= Problem to work on =
Reproduce the records below exactly, but only between the lines holding "新大师兄影视1.9.4下载" and "гашиш Заводоуковск", inclusive.

(Stored items from a collection)
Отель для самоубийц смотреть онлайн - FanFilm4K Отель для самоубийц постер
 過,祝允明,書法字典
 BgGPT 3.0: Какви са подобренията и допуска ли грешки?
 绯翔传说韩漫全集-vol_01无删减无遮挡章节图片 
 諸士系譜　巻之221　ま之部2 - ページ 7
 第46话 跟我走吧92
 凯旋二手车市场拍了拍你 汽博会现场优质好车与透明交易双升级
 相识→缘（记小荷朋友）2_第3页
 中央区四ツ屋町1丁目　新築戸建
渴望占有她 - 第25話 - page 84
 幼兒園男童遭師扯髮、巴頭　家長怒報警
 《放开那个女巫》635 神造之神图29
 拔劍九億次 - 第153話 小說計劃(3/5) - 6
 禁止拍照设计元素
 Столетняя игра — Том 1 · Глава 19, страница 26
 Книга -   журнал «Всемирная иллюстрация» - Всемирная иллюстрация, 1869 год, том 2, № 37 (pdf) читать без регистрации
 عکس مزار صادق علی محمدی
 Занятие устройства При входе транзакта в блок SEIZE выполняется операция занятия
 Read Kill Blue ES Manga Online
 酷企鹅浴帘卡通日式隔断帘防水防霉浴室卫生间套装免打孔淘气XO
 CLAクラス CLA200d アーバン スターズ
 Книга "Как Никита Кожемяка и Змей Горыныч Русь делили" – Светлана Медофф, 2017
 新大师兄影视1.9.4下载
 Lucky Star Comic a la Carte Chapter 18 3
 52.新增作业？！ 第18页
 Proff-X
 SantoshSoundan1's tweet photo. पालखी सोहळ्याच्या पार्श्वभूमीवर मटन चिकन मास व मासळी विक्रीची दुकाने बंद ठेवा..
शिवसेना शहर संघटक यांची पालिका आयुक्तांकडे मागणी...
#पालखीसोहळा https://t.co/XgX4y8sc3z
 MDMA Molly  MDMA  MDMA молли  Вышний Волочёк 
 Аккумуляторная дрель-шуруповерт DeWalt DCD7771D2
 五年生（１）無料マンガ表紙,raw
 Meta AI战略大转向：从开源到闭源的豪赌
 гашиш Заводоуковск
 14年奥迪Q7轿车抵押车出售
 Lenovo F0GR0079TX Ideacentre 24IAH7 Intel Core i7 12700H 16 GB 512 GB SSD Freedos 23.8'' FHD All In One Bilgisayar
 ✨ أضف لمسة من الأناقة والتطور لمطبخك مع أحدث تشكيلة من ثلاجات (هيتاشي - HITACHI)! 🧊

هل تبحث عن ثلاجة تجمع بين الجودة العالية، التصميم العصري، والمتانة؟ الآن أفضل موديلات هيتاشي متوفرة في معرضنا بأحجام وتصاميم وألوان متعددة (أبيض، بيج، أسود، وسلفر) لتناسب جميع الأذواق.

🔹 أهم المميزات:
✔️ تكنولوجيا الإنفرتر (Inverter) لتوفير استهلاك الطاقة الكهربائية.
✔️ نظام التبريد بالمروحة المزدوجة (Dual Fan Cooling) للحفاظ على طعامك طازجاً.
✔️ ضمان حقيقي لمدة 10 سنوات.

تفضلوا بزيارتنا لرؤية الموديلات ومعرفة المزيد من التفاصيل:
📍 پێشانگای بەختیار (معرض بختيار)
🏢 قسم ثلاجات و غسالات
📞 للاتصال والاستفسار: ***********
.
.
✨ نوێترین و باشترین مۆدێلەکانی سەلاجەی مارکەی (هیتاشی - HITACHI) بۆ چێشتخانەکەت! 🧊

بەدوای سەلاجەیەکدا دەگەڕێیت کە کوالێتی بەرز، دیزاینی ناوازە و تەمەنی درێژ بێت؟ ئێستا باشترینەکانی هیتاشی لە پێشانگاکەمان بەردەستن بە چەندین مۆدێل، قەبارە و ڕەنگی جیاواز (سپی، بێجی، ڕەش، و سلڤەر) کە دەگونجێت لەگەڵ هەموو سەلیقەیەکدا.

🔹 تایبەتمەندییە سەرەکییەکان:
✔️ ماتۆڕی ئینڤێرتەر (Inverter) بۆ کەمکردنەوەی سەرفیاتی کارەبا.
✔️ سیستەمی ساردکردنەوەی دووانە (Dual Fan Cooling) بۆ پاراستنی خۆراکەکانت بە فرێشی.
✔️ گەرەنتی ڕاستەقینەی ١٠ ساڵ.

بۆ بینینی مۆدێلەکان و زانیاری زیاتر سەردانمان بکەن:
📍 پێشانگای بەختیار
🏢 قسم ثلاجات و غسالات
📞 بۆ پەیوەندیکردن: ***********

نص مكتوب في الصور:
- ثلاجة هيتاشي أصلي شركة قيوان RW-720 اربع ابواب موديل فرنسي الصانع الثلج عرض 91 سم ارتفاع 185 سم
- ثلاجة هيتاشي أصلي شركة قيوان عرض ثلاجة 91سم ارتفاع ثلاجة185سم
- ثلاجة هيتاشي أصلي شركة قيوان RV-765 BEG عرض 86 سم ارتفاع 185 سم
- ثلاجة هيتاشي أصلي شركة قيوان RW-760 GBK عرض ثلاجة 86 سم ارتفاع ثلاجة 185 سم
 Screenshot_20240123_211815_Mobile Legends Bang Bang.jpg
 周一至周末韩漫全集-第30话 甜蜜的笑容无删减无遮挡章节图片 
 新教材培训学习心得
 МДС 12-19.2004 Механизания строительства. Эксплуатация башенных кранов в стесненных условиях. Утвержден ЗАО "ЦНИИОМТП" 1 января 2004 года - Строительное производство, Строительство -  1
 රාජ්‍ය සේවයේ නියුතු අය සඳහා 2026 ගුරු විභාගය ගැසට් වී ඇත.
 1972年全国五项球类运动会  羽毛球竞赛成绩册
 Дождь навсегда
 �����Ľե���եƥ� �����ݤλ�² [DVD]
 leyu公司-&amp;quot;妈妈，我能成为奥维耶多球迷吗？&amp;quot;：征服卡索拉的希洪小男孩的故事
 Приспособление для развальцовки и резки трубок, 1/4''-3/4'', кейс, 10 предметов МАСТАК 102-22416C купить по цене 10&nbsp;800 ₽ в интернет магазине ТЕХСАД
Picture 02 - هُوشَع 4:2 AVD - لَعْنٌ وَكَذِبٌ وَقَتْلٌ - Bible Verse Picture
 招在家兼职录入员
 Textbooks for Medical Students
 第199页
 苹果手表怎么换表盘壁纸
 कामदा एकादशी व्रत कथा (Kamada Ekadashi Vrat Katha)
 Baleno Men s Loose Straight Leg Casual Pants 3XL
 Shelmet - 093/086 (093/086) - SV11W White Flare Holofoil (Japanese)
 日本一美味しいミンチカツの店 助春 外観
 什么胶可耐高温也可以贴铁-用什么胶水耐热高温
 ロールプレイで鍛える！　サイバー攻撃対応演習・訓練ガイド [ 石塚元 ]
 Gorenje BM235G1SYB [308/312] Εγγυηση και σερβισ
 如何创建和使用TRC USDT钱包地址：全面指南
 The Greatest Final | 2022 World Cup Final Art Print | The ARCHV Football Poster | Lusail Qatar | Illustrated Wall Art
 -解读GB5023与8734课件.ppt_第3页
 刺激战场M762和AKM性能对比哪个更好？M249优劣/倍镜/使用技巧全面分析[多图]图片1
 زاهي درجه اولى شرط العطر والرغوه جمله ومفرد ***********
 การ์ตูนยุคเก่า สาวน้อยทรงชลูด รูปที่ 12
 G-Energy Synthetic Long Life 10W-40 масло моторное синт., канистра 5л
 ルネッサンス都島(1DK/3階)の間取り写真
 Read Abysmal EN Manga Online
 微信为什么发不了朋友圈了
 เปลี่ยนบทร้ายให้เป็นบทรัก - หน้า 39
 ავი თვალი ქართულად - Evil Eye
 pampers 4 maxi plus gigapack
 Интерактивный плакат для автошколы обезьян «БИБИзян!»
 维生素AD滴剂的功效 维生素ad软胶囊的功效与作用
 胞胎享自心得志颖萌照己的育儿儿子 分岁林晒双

= Your response =
 新大师兄影视1.9.4下载
 Lucky Star Comic a la Carte Chapter 18 3
 52.新增作业？！ 第18页
 Proff-X
 SantoshSoundan1's tweet photo. पालखी सोहळ्याच्या पार्श्वभूमीवर मटन चिकन मास व मासळी विक्रीची दुकाने बंद ठेवा..
शिवसेना शहर संघटक यांची पालिका आयुक्तांकडे मागणी...
#पालखीसोहळा https://t.co/XgX4y8sc3z
 MDMA Molly  MDMA  MDMA молли  Вышний Волочёк 
 Аккумуляторная дрель-шуруповерт DeWalt DCD7771D2
 五年生（１）無料マンガ表紙,raw
 Meta AI战略大转向：从开源到闭源的豪赌
 гашиш Заводоуковск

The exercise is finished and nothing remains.